▸ Document section

=== Section Start ===

Alternative #3: Advertise the idea that freedom equals putting away the cell phone
Instead of inducing psychological reactance by threatening the freedoms of the target group, the campaign should focus on giving the population something that they desire. At the core of Advertising theory are three concepts: 1) every effective advertisement makes a promise to the consumer by making an emotional appeal, 2) the promise must be supported properly, and 3) core values must underlie the promise and support (24).
The NHTSA, in their advertisements, should make the promise that would appeal to young drivers. The advertisement should promise that the viewers will feel a particular way if they adopt the behavior that is advertised. Building upon earlier ideas, the promise should be that if you put away your cell phones while driving, you will maintain your freedom and enjoy life. This promise can be supported by showing short video advertisement of a group of friends on a cross country road trip. We see them drive through roads with beautiful natural scenery. Along the way, we see them visit fun and joyous places. While resting at the last stop of the trip, a small hill overlooking a white sandy beach, we see the sun is starting to set and the ocean reflecting the red, orange, purple, and blue colors of the sky. The driver goes to the trunk of the car. From her bag, she pulls out her cell phone and walks to the front of the car, where her friends are. She sits on the front edge of the hood, turns on her phone, and proceeds to send a text. She types in the message, “Hey mom, just arrived at the last stop.” The mom replies, “How was the trip?” She replies, “Awesome.” The camera then fades out and the televisions screen subsequently displays a distinct and powerful phrase that reaffirms the core values: “Freedom, where will it take you?” Essentially, the video implies that by putting down the cell phone, you can go on an amazing journey with your friends as well.

=== Section End ===

▸ Source material
=== Section Start ===

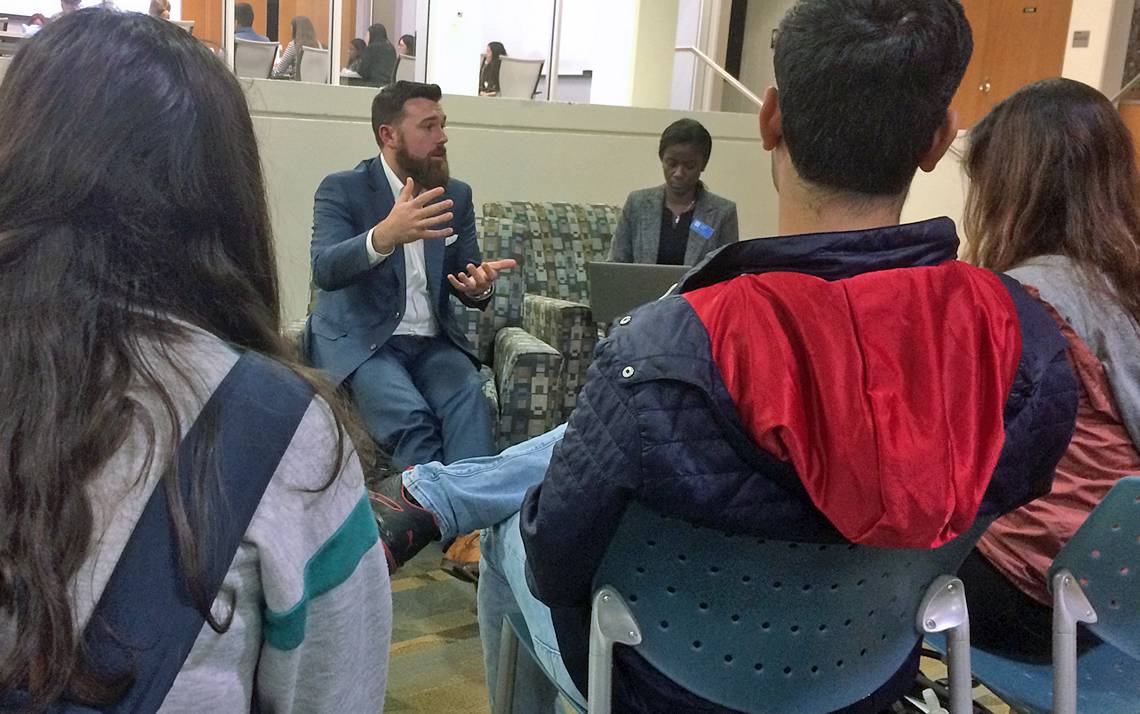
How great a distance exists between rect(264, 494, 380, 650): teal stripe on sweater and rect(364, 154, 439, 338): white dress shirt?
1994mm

=== Section End ===
=== Section Start ===

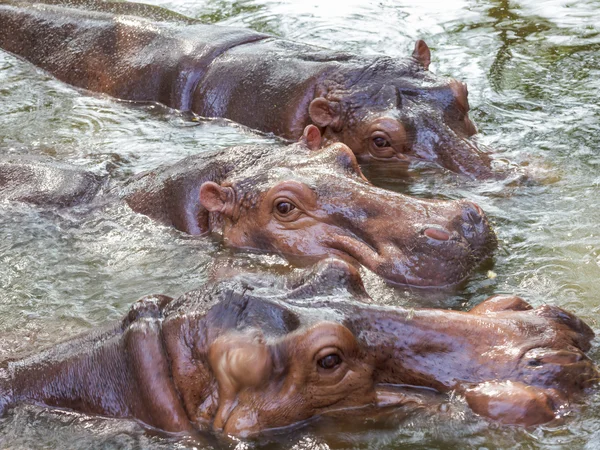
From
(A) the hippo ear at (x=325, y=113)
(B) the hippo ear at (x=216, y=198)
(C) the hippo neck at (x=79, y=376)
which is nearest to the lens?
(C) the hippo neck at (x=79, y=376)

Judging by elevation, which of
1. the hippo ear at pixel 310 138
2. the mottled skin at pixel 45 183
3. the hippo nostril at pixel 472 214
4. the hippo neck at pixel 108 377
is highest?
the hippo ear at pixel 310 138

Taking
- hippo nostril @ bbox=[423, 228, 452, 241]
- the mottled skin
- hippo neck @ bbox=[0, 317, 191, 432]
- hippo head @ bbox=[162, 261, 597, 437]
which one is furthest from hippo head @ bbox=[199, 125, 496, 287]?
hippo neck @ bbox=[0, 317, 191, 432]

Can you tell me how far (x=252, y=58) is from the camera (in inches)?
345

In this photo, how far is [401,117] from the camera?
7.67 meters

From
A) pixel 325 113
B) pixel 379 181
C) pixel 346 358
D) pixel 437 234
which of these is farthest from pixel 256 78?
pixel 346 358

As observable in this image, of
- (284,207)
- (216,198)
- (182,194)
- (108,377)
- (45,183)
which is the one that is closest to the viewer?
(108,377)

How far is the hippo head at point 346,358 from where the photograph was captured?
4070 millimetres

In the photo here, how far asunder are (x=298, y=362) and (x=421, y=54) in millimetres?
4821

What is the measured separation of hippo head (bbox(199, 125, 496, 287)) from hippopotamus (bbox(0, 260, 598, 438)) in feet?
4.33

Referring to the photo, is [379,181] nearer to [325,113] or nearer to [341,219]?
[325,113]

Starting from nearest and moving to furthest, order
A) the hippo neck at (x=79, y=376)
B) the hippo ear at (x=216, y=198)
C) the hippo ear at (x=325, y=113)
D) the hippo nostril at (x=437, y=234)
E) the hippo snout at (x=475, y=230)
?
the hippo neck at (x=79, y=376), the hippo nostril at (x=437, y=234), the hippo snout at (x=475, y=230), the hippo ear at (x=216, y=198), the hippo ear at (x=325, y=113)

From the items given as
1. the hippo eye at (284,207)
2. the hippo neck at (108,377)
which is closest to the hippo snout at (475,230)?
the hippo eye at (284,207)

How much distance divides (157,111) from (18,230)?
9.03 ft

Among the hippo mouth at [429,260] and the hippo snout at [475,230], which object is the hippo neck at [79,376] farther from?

=== Section End ===
=== Section Start ===

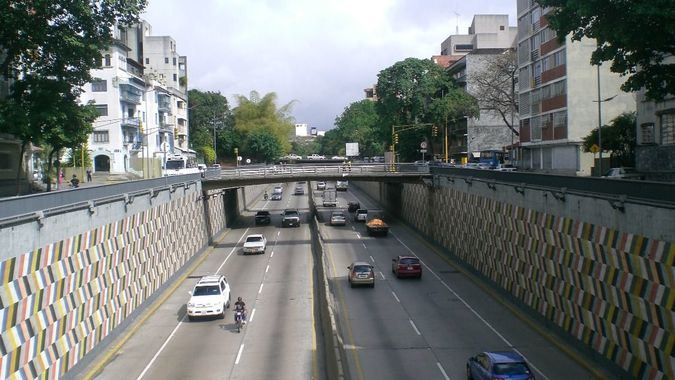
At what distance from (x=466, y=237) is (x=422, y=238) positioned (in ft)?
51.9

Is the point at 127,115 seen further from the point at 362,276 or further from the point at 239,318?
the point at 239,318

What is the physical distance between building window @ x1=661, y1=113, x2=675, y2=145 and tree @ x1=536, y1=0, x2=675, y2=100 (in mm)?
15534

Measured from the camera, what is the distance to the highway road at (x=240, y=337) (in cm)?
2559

=== Section End ===

▸ Aim of the task
Write out the part of the ad campaign text above, starting at "Alternative #3: Advertise" and ending at "and support (24).".

▸ Answer box
Alternative #3: Advertise the idea that freedom equals putting away the cell phone
Instead of inducing psychological reactance by threatening the freedoms of the target group, the campaign should focus on giving the population something that they desire. At the core of Advertising theory are three concepts: 1) every effective advertisement makes a promise to the consumer by making an emotional appeal, 2) the promise must be supported properly, and 3) core values must underlie the promise and support (24).